The 1929 Cumaná earthquake occurred on January 17 at 07:45:44 local time, affecting Venezuela. Measuring 6.7 on the moment magnitude scale at a depth of 10 km, the earthquake severely damaged the city of Cumaná in Sucre state. The earthquake had an epicenter located offshore in the Caribbean Sea, and had a maximum Modified Mercalli intensity scale rating of IX (Violent). It lasted 30 seconds, causing major damage and a tsunami. Although the total death toll is unknown, it may be as high as 1,600.

==Earthquake==
The earthquake was associated with strike-slip faulting at a shallow depth; a common characteristic for earthquakes of this depth in the region of northern Venezuela. It is one of the most extensively studied earthquakes in Venezuela prior to 1997. The El Pilar Fault System, a right-lateral strike-slip fault extending 350 km from the Cariaco Basin to the Paria Peninsula is thought to be the source of the event.
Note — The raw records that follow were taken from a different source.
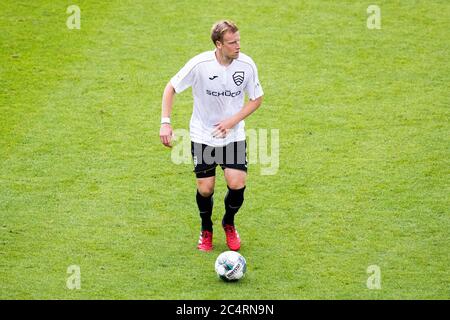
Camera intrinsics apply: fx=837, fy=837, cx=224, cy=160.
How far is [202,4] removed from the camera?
1323cm

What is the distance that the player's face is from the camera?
729 centimetres

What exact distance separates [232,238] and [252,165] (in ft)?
6.10

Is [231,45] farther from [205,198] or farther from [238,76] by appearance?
[205,198]

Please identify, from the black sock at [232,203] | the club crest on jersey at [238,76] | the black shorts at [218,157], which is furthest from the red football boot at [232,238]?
the club crest on jersey at [238,76]

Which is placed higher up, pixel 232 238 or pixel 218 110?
pixel 218 110

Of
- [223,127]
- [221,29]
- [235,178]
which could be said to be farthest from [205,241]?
[221,29]

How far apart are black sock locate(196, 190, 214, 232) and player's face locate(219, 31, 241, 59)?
1360 mm

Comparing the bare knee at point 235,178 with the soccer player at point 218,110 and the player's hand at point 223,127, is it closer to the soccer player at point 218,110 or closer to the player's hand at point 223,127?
the soccer player at point 218,110

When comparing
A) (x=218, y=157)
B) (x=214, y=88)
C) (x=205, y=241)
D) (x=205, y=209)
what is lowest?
(x=205, y=241)

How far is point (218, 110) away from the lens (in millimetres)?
7645

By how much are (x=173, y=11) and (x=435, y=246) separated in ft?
21.9

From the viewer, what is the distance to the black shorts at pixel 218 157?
303 inches

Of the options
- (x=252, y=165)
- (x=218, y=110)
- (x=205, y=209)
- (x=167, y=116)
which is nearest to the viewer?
(x=167, y=116)
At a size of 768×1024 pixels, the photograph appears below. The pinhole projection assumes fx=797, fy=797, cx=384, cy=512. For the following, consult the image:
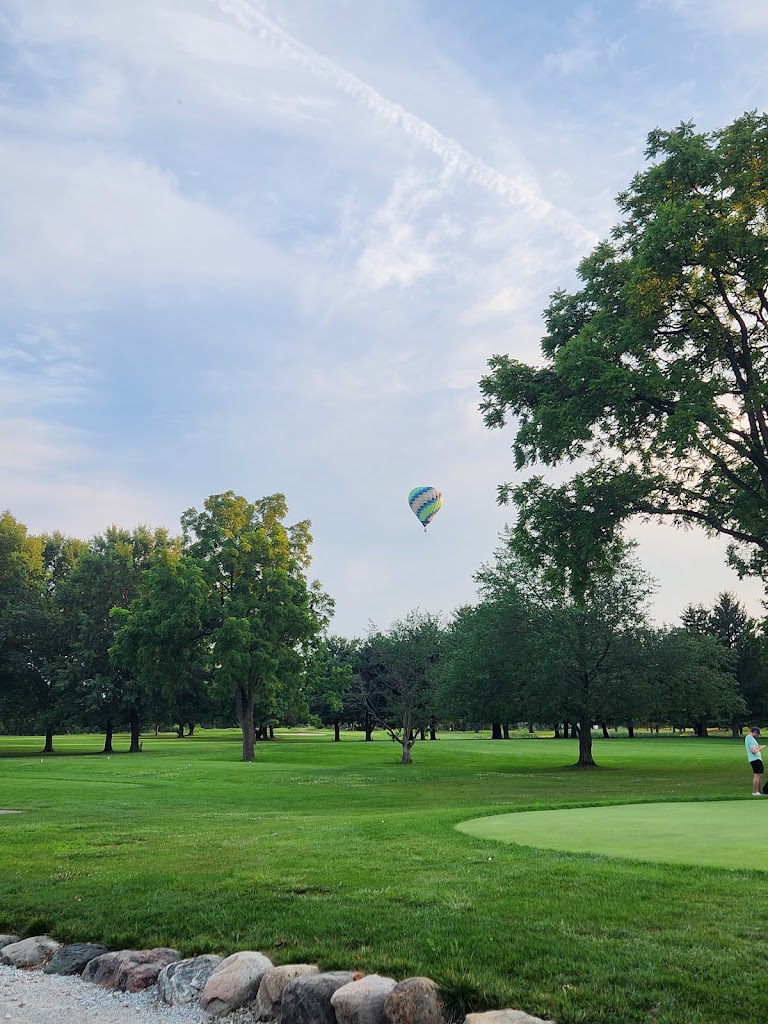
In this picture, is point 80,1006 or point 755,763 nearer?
point 80,1006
The earthquake in 1929 is thought to have ruptured approximately 30–40 km of the fault. Most of the surface rupture was offshore, and only 4 km of it was visible at the surface, extending east–west. The surface-wave magnitude was calculated to be 6.3; a revision of 6.9 which was considered an overestimation. The same fault segment is thought to have partially ruptured during the 1997 Cariaco earthquake, which occurred east of the 1929 event. It is believed that the 1929 earthquake ruptured a segment that was involved in a 1797 event.

==Tsunami==
At the coast of Cumaná, in Puerto De Sucre, survivors witnessed the a drawback of the sea by as much as 200 meters. The tsunami reportedly swept away some homes located along the shore, killing some 40 individuals. The maximum tsunami height was measured at 3 m. Cumaná suffered severe damage from the tsunami, and the waves were recorded in four other cities. Two launches, each weighing 5-tons were carried and dumped inland. Boats were destroyed. The maximum tsunami run-up was 6 m.

==Impact==
The earthquake razed to the ground more than 3,500 homes in Cumaná. The shaking which lasted 30 seconds, severely damaged a theater, which has now been converted to a cathedral. The Church of Santa Inés suffered partial destruction of its structure, as well as to the San Antonio de la Eminencia castle. A clock tower on the Church of Santa Inés stopped working at the time the earthquake struck. After the earthquake, new towers were built around the church during restoration works. Ground collapse and landslides were reported. The earthquake was also felt in Barcelona, Margarita, Güiria, Carúpano, Río Caribe, Caracas, and Irapa. No official figure for the death toll exists, although it has been estimated to be as much as eight percent of the population of 20,000. At least 800 people were injured.